J'ai pensé au début que le narrateur serait Morel en train de voir son propre image, ayant atteint par son invention cette éternité tant voulue où son corps se détache de "ce qui concerne la conscience", surtout quand il nous paraît évident que les deux personnages traitent du même sujet d'étude (ou obssession) de l'immortalité, que les deux partagent l'amour d'une même femme qu'ils jugent inaccessible. Mais le fait qu'une telle circularité ne soit pas réalisée ne m'a guère déçu, bien au contraire. La crédibilité (et la réalité) du narrateur en était revigorée, ayant ainsi une existence propre, il donne à l'invention de Morel un caractère tout à fait concret. Il est la conscience "extérieure" qui confirme la présence et l'île, et de l'invention, et des images. J'avoue que j'ai craint que tout ne soit que les hallucinations d'un esprit fragile et fièvreux. Et que le roman ne soit un énième jeu psychologique à la "Shutter Island" du cinéaste Scorsese (ou est-ce le cas?).
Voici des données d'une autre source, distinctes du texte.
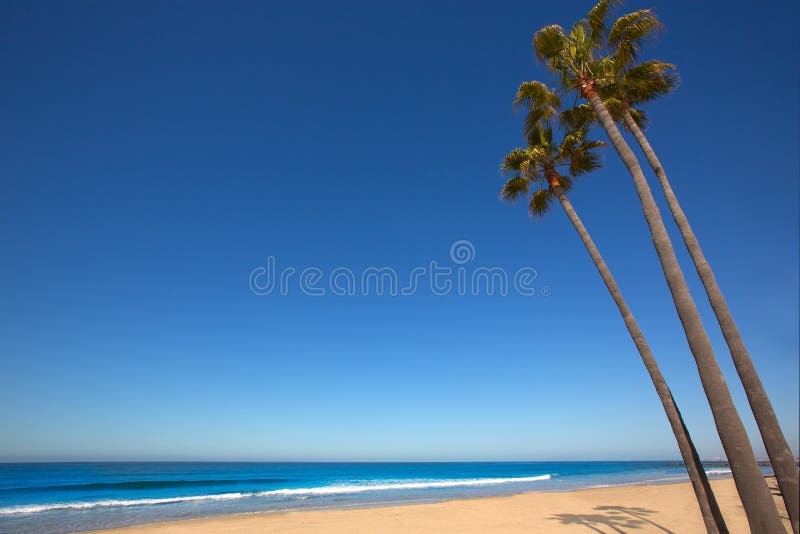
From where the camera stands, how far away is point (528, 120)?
1060 centimetres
Un autre point intéressant est l'ingéniosité du narrateur (de Casares) à dénicher à chaque situation surnaturelle des explications étrangement logiques et simples, poussant encore plus loin les limites du plausible et déstabilisant ainsi la conception même du lecteur de la réalité. Cela m'évoque une citation de Dostoyevski, aux premières pages des frères Karamazov, quand Alioscha dit (et je paraphrase) :
"Si un mécréant assiste à un miracle, il démentirait ses sens. Mais si un homme de foi en fera la vision, il dirait, voici un phénomène qui s'est réalisé et dont je ne connais peut-être pas encore les lois. Chez le croyant, ce n'est pas la foi qui naît du miracle, mais le miracle qui naît de la foi "
La façon dont l'amour est illustré ici est très touchante, l'objet aimé étant par défaut inacessible, l'amour en est intensifié, et l'inacessibilité ici étant totale, l'intensité en est maximale: le sacrifice atteint sa justification ultime, l'amour son idéal ultime, puisqu'il exclusivement unilatéral sans rester admirateur ou être rejeté, il est étranger mais proche, inconnu mais intime. Il "espère" d'être aimé de Faustine sans avoir la possibilité d'espérer, et l'espoir aussi est ainsi aveuglant et pur.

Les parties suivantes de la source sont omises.